Analysts surveyed by First Call/Thomson Financial were expecting 99 cents per share, having lowered their estimate from $1.42 a share after Whirlpool issued an earnings warning last month. At the time, Whirlpool blamed intensified price competition, rising material costs, and slowing or declining demand.
The company said sales during the three months ended Dec. 31 were $2.58 billion, down 4 percent from $2.69 billion in the year-ago period.
It added that it expects its first-quarter performance, excluding charges, to be in line with fourth-quarter earnings of $1 per share. Analysts surveyed by First Call/Thomson Financial had been expecting $1.02 per share.

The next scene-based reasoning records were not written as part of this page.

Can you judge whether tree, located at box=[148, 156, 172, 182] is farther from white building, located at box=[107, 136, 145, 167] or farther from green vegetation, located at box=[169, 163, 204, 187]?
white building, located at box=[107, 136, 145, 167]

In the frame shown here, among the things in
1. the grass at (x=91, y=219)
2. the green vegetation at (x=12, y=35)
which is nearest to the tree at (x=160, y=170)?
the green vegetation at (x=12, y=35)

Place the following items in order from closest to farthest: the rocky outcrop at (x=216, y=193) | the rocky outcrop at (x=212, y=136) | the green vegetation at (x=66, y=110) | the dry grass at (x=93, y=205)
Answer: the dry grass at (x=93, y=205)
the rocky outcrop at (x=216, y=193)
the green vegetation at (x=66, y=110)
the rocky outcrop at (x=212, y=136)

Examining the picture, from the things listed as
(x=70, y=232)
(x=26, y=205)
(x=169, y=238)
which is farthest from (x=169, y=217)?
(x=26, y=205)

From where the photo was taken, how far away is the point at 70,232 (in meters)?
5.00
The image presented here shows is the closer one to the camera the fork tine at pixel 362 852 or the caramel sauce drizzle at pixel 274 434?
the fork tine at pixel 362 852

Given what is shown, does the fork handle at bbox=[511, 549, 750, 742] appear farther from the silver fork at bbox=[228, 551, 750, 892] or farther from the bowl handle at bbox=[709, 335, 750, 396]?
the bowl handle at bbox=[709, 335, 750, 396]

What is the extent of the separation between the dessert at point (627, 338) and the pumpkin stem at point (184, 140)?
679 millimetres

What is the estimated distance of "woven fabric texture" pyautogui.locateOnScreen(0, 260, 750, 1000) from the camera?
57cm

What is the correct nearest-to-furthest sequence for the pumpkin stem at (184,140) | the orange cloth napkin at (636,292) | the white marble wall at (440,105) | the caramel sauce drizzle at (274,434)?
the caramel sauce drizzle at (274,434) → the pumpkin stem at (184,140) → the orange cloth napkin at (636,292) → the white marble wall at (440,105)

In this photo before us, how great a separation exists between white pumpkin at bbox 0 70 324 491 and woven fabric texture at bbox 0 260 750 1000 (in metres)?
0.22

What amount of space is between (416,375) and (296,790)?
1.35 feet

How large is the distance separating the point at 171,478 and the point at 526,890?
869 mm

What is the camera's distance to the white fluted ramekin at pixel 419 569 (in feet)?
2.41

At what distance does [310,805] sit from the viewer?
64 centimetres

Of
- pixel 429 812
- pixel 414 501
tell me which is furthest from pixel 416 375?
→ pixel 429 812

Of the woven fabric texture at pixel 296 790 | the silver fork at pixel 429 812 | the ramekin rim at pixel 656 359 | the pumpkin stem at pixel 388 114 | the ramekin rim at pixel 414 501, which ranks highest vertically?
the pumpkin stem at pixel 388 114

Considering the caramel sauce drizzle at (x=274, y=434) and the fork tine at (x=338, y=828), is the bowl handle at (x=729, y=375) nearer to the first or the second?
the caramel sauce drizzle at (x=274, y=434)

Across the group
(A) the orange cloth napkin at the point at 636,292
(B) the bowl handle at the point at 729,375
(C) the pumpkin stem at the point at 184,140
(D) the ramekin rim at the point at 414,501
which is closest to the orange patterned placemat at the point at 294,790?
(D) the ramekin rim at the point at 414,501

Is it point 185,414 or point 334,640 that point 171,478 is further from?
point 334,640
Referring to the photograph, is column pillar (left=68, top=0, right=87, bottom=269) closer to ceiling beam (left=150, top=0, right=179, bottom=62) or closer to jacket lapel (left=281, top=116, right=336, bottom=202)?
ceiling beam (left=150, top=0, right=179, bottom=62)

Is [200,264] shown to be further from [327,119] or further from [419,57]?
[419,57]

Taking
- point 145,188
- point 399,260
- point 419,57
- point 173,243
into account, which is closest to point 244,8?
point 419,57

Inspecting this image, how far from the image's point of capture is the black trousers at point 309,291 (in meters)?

The North American appliance industry has been expected to be down 7 percent to 8 percent in the fourth quarter versus the same period in 1999, Whirlpool said last month. Earlier company estimates forecast a fourth-quarter decline in industry shipments of 2 percent to 3 percent.
Whirlpool has said its restructuring involves a reduction and reconfiguration of global operations, including the closure of some plants.
For the year, Whirlpool earned $367 million, or $5.20 per share, on sales of $10.33 billion. In the previous year, the company earned $347 million, or $4.56 per share, on sales of $10.51 billion.
Whirlpool is the world's largest manufacturer and marketer of major home appliances. It sells products under 11 brand names in more than 170 countries. The Benton Harbor-based company has major operations in seven states — Arkansas, Indiana, Michigan, Mississippi, Ohio, Oklahoma and Tennessee — and 12 countries, including Canada and Mexico.